What you are asked to do:
Please print the following data word for word, keeping every line in its original order.

Available records:
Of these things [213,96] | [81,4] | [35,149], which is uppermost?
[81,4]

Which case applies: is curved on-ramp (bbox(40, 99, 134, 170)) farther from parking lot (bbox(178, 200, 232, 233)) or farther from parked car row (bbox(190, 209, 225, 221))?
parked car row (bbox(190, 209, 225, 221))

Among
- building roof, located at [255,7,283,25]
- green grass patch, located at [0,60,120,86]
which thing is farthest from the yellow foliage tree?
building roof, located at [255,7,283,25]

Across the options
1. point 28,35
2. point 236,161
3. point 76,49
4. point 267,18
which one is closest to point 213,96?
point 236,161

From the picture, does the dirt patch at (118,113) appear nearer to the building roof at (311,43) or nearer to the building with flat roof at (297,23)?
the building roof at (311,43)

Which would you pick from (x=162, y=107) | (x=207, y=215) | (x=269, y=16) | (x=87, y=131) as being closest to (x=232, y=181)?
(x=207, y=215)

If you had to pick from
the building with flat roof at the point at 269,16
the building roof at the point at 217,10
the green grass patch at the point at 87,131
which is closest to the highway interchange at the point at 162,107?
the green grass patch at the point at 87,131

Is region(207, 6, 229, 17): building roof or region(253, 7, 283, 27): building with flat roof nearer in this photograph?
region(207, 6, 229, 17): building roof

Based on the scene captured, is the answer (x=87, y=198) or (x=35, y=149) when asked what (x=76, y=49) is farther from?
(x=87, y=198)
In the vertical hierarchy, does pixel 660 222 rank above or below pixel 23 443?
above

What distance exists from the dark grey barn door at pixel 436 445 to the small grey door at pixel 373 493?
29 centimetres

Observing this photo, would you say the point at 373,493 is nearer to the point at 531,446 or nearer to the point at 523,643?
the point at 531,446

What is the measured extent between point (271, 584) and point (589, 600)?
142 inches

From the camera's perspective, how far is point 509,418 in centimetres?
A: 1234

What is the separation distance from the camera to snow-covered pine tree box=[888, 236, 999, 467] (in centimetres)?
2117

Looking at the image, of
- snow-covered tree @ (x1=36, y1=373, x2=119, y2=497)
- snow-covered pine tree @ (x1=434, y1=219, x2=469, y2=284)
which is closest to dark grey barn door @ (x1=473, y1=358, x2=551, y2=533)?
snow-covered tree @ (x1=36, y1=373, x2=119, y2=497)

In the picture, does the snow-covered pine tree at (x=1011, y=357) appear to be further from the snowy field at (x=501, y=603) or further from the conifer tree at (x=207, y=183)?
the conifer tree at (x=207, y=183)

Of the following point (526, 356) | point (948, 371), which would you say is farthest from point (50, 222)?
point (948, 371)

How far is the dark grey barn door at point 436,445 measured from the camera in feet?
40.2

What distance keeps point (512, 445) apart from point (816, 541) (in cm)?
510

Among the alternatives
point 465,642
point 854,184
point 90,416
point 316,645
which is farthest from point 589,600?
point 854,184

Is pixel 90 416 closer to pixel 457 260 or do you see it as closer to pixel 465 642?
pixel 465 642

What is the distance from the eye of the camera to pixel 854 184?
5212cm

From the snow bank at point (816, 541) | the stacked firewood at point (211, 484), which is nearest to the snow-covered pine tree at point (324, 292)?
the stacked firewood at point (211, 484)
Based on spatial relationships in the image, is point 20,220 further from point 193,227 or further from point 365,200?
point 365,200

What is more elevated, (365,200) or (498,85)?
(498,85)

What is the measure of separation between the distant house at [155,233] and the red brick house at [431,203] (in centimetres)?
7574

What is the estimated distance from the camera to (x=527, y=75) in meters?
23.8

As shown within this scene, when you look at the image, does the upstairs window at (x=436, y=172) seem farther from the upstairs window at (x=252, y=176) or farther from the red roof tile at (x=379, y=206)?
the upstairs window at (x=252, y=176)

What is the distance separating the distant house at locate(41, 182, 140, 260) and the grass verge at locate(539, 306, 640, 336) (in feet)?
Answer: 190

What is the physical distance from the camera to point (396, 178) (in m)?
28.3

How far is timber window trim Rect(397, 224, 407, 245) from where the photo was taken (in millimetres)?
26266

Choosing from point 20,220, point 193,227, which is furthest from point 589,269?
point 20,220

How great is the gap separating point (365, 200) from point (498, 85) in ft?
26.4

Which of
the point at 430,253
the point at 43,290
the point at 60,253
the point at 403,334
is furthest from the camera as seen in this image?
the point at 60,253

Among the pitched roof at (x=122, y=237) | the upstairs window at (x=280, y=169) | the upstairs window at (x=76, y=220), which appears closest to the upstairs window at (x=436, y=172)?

Reply to the task:
Of these things [213,96] | [81,4] | [35,149], which is uppermost?
[81,4]

Which case applies: is curved on-ramp (bbox(40, 99, 134, 170)) farther from parking lot (bbox(178, 200, 232, 233)) or farther from parked car row (bbox(190, 209, 225, 221))?
parked car row (bbox(190, 209, 225, 221))

Among
- building roof, located at [255,7,283,25]
- green grass patch, located at [0,60,120,86]
which thing is farthest from the yellow foliage tree?
building roof, located at [255,7,283,25]

Across the options
1. point 28,35
2. point 236,161
3. point 76,49
4. point 267,18
which one is closest to point 213,96?
point 236,161

From the picture, does the dirt patch at (118,113) appear nearer to the building roof at (311,43) or nearer to the building with flat roof at (297,23)?
the building roof at (311,43)

Which would you pick from (x=162, y=107) | (x=207, y=215) | (x=269, y=16) | (x=87, y=131) as being closest to (x=232, y=181)?
(x=207, y=215)

If you had to pick from
the building with flat roof at the point at 269,16
the building roof at the point at 217,10
the green grass patch at the point at 87,131
which is closest to the highway interchange at the point at 162,107?
the green grass patch at the point at 87,131

Is region(207, 6, 229, 17): building roof or region(253, 7, 283, 27): building with flat roof nearer in this photograph?
region(207, 6, 229, 17): building roof

Based on the scene captured, is the answer (x=87, y=198) or (x=35, y=149) when asked what (x=76, y=49) is farther from?
(x=87, y=198)
In the vertical hierarchy, does pixel 660 222 rank above or below pixel 23 443?
above

What distance exists from the dark grey barn door at pixel 436 445 to the small grey door at pixel 373 493?
29 centimetres

Observing this photo, would you say the point at 373,493 is nearer to the point at 531,446 or nearer to the point at 523,643?
the point at 531,446

What is the measured extent between point (271, 584) and point (589, 600)?
142 inches

From the camera's perspective, how far is point 509,418 in centimetres?
A: 1234

What is the separation distance from the camera to snow-covered pine tree box=[888, 236, 999, 467] (in centimetres)?
2117

Looking at the image, of
- snow-covered tree @ (x1=36, y1=373, x2=119, y2=497)
- snow-covered pine tree @ (x1=434, y1=219, x2=469, y2=284)
which is closest to dark grey barn door @ (x1=473, y1=358, x2=551, y2=533)?
snow-covered tree @ (x1=36, y1=373, x2=119, y2=497)

In the picture, does the snow-covered pine tree at (x=1011, y=357) appear to be further from the snowy field at (x=501, y=603) or further from the conifer tree at (x=207, y=183)?
the conifer tree at (x=207, y=183)

Of the following point (526, 356) | point (948, 371), which would you say is farthest from point (50, 222)?
point (948, 371)

How far is the dark grey barn door at point 436,445 measured from the camera in feet?
40.2

What distance keeps point (512, 445) apart from point (816, 541) (in cm)?
510

Among the alternatives
point 465,642
point 854,184
point 90,416
point 316,645
which is farthest from point 589,600?
point 854,184

Is pixel 90 416 closer to pixel 457 260 or do you see it as closer to pixel 465 642?
pixel 465 642

What is the distance from the eye of the camera to pixel 854 184?
5212cm

From the snow bank at point (816, 541) | the stacked firewood at point (211, 484), which is nearest to the snow-covered pine tree at point (324, 292)?
the stacked firewood at point (211, 484)
Based on spatial relationships in the image, is point 20,220 further from point 193,227 or further from point 365,200?
point 365,200

What is more elevated, (365,200) or (498,85)?
(498,85)

What is the measure of separation between the distant house at [155,233] and the red brick house at [431,203] (in centimetres)?
7574

What is the estimated distance from the camera to (x=527, y=75) in meters?
23.8

As shown within this scene, when you look at the image, does the upstairs window at (x=436, y=172) seem farther from the upstairs window at (x=252, y=176) or farther from the red roof tile at (x=379, y=206)?
the upstairs window at (x=252, y=176)

What is the distance separating the distant house at locate(41, 182, 140, 260) and the grass verge at locate(539, 306, 640, 336) (in feet)?
Answer: 190

What is the physical distance from the camera to point (396, 178) (in m)?
28.3

How far is timber window trim Rect(397, 224, 407, 245) from where the photo was taken (in millimetres)?
26266

Choosing from point 20,220, point 193,227, which is furthest from point 589,269?
point 20,220

How great is the gap separating point (365, 200) from point (498, 85) in ft?
26.4

Which of
the point at 430,253
the point at 43,290
the point at 60,253
the point at 403,334
is furthest from the camera as seen in this image?
the point at 60,253

Among the pitched roof at (x=122, y=237) | the upstairs window at (x=280, y=169) | the upstairs window at (x=76, y=220), which appears closest to the upstairs window at (x=436, y=172)?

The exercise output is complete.